→ **ACTION ITEM**
"BZH CHEF (GAINCHE)" appears in one line; retype that line and all lines following it through the end of the records, with nothing left out or added.

(Short web captions)

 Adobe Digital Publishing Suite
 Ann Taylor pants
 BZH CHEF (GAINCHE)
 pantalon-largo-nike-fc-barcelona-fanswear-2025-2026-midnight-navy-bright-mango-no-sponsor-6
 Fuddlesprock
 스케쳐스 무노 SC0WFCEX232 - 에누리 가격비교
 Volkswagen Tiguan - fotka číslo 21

→ **OUTPUT OF THE TASK**
 BZH CHEF (GAINCHE)
 pantalon-largo-nike-fc-barcelona-fanswear-2025-2026-midnight-navy-bright-mango-no-sponsor-6
 Fuddlesprock
 스케쳐스 무노 SC0WFCEX232 - 에누리 가격비교
 Volkswagen Tiguan - fotka číslo 21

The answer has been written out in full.